Em seu primeiro pronunciamento televisionado desde o início da guerra, na noite desta quarta-feira (1º), o presidente dos Estados Unidos, Donald Trump, afirmou que as Forças Armadas norte-americanas estão “desmantelando sistematicamente” a capacidade de defesa do Irã e que os principais objetivos estratégicos do conflito, iniciado há 32 dias, estariam próximos de ser alcançados.
Durante a fala, que durou cerca de 20 minutos, Trump exaltou supostas vitórias no campo de batalha e sinalizou novos ataques nas próximas semanas, sem descartar a possibilidade de negociações.

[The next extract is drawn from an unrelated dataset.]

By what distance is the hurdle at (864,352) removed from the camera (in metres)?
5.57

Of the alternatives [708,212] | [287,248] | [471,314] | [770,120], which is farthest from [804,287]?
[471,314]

“Vamos atacar com extrema força nas próximas duas a três semanas. Vamos levá-los de volta à idade da pedra, onde pertencem. Enquanto isso, as negociações continuam. Mudança de regime não era nosso objetivo — nunca dissemos isso —, mas ela ocorreu em função da morte de praticamente todos os líderes originais. Todos morreram”, declarou.
Segundo o presidente, eventuais novos bombardeios mirariam usinas de geração de energia.
“Não atacamos o petróleo, embora seja o alvo mais fácil, porque isso eliminaria qualquer chance de sobrevivência ou reconstrução”, completou.
Sem apresentar evidências, Trump afirmou ter “destruído e esmagado” a Marinha e a Força Aérea iranianas, mas não explicou por que o Estreito de Ormuz continua sob controle do Irã, fato que mantém pressionados os preços internacionais dos combustíveis.
Sobre o tema, limitou-se a dizer que os Estados Unidos quase não dependem do petróleo que passa pelo estreito e que países importadores devem assumir a segurança da rota.
“Os Estados Unidos importam quase nenhum petróleo pelo Estreito de Ormuz — e não importarão no futuro. Não precisamos disso. Derrotamos e praticamente dizimamos o Irã. Eles estão devastados e os países do mundo que recebem petróleo pelo Estreito de Ormuz precisam cuidar dessa passagem. Nós ajudaremos, mas devem liderar a proteção do petróleo do qual dependem tanto”, afirmou.
Aliados citados e preço dos combustíveis
No discurso, Trump agradeceu a Israel, Arábia Saudita, Catar, Emirados Árabes Unidos, Kuwait e Bahrein, nações que abrigam bases militares dos EUA e que têm sido alvo de retaliações iranianas.
Ao comentar a elevação recente no preço da gasolina em território americano, classificou o movimento como temporário e atribuiu o aumento a “ataques terroristas insanos do regime iraniano” a petroleiros de países vizinhos.
Comparações históricas e silêncio sobre protestos
Para rebater críticas ao prolongamento do conflito, o presidente comparou os 32 dias de guerra com a duração de outros engajamentos militares dos EUA, como as duas guerras mundiais, os conflitos na Coreia, Vietnã e Iraque.
Trump não mencionou as centenas de manifestações que reuniram milhões de pessoas em cidades como Nova York, Dallas, Filadélfia e Washington no último fim de semana. Os protestos, que também ocorreram em dezenas de municípios menores, criticam a participação norte-americana na guerra e ações recentes de deportação de imigrantes. Pesquisas de opinião citadas pela imprensa local apontam que o presidente enfrenta a pior avaliação desde o início do segundo mandato, com cerca de um terço de aprovação.